Top of Extract provided

Almost two years ago, in September 2017, Bain Capital Private Equity acquired cloud-based revenue cycle management (RCM) company ZirMed for a reported $750 million and merged it with its own revenue cycle management company, Navicure.

The combination formed Waystar, which integrated ZirMed’s business and clinical performance management solutions with Navicure’s own cloud-based RCM platform that focused on medical claims management, patient payment and data analytics solutions.

Pedal to the Metal

A year later, in September 2018, Waystar went on an acquisition spree. Its first target, Connance, provides predictive analytics solutions to more than 500 hospitals, thousands of physician practices and more than 80 collection agencies nationwide. Its platform leverages data science, hospital data and consumer data to deliver patient pay optimization, reimbursement optimization and value-based risk solutions.

Less than a month later, Waystar acquired the transaction services technology business from UPMC’s Ovation Revenue Cycle Services. The business uses advanced algorithms to monitor claims at many health systems and hospitals.

In June of this year, the company picked up PARO Decision Support, which specializes  in electronic screening for charity care classification to healthcare providers nationwide. PARO deploys custom-calibrated predictive models for healthcare revenue cycle segmentation and charity care for nearly 1,000 hospitals.

On July 10, it added Digitize.AI, an artificial intelligence (AI) technology firm providing the healthcare industry with faster and smarter prior authorizations, a process by which insurance companies and payers determine if they will cover a prescribed procedure or medication.

$2.7 Billion Later

Less than three weeks later, Bain announced it was selling its majority stake in Waystar in a deal that values the company at $2.7 billion. It will retain a minority stake.

After all those deals, Waystar’s services are used by more than 450,000 healthcare providers, from large health systems and hospitals to physician offices and non-acute care practices. Its technology streamlines the entire payment process, leveraging predictive analytics and artificial intelligence to automate previously manual tasks.

The buyers are EQT, a leading European investment firm, and Canada Pension Plan Investment Board (CPPIB), a professional investment management organization. EQT is participating in the deal through its EQT VIII Fund. Let’s see how quickly they start adding on.

Bottom of Extract provided

# Prompt:
In the article on Waystar, what value does the deal selling Bain's majority stake place on the company? None of the data is needed.

Top of Dataset records

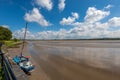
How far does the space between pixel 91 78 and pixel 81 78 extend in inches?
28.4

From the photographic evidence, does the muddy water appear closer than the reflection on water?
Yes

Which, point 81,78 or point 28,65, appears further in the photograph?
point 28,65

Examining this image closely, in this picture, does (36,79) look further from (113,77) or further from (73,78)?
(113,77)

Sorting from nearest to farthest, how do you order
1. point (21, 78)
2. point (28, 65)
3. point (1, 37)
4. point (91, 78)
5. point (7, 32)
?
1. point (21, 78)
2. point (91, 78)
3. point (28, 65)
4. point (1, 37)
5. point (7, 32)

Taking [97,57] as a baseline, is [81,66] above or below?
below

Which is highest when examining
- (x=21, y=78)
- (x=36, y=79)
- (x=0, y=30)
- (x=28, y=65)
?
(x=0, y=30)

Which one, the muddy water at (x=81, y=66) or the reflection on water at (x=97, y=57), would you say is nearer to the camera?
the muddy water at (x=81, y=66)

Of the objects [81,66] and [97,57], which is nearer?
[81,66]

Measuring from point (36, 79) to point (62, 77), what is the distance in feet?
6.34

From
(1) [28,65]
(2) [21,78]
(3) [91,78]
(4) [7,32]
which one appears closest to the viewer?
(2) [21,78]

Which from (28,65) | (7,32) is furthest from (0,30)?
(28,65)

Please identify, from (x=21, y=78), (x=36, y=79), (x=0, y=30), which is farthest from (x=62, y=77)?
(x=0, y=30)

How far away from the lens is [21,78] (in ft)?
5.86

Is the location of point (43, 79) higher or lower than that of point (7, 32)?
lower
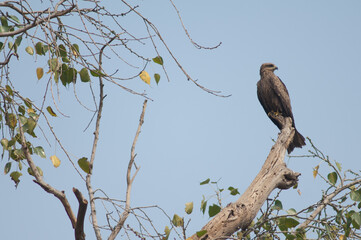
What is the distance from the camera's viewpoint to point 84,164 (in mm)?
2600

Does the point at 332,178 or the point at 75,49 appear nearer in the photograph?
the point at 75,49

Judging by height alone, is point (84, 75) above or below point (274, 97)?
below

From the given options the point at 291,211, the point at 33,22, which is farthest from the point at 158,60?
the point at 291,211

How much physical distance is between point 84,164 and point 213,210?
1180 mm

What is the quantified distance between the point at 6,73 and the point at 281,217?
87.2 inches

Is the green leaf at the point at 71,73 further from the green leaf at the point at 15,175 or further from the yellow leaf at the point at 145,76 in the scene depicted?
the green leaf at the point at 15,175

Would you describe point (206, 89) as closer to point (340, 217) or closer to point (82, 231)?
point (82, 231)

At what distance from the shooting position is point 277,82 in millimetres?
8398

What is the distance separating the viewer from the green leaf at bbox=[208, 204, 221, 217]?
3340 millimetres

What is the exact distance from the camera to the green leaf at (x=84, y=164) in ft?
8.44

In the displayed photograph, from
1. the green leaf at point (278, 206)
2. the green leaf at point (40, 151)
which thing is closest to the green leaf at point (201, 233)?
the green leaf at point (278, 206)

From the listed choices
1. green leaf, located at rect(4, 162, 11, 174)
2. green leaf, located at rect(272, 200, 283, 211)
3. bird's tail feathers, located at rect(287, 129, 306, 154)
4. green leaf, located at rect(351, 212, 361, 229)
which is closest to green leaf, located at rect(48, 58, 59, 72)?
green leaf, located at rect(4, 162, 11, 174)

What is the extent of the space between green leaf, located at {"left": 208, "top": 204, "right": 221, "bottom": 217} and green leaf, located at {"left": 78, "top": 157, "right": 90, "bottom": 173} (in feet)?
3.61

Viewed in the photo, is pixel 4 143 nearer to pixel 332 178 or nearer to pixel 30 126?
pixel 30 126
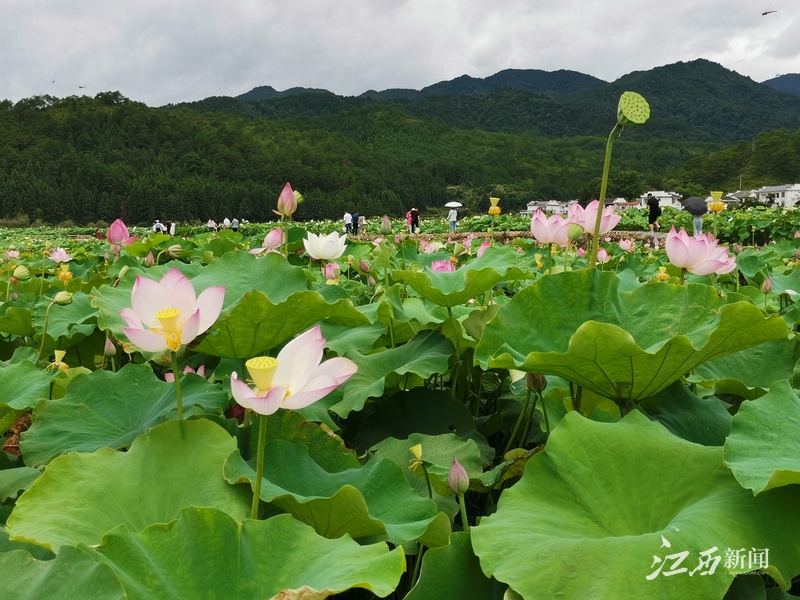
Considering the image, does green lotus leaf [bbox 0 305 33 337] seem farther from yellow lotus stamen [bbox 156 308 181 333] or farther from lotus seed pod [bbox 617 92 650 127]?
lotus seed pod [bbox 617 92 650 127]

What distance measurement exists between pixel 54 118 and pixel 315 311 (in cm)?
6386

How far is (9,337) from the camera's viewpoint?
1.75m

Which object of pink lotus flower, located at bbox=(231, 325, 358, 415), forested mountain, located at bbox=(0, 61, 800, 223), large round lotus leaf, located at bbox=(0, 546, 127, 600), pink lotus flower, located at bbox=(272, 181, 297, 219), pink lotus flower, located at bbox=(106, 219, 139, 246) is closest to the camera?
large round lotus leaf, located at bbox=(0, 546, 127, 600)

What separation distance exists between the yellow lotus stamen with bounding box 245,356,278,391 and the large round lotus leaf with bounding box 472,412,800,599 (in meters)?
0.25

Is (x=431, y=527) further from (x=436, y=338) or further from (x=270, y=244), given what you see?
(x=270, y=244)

Bottom of Dataset records

# Answer to this task:
$2.7 billion.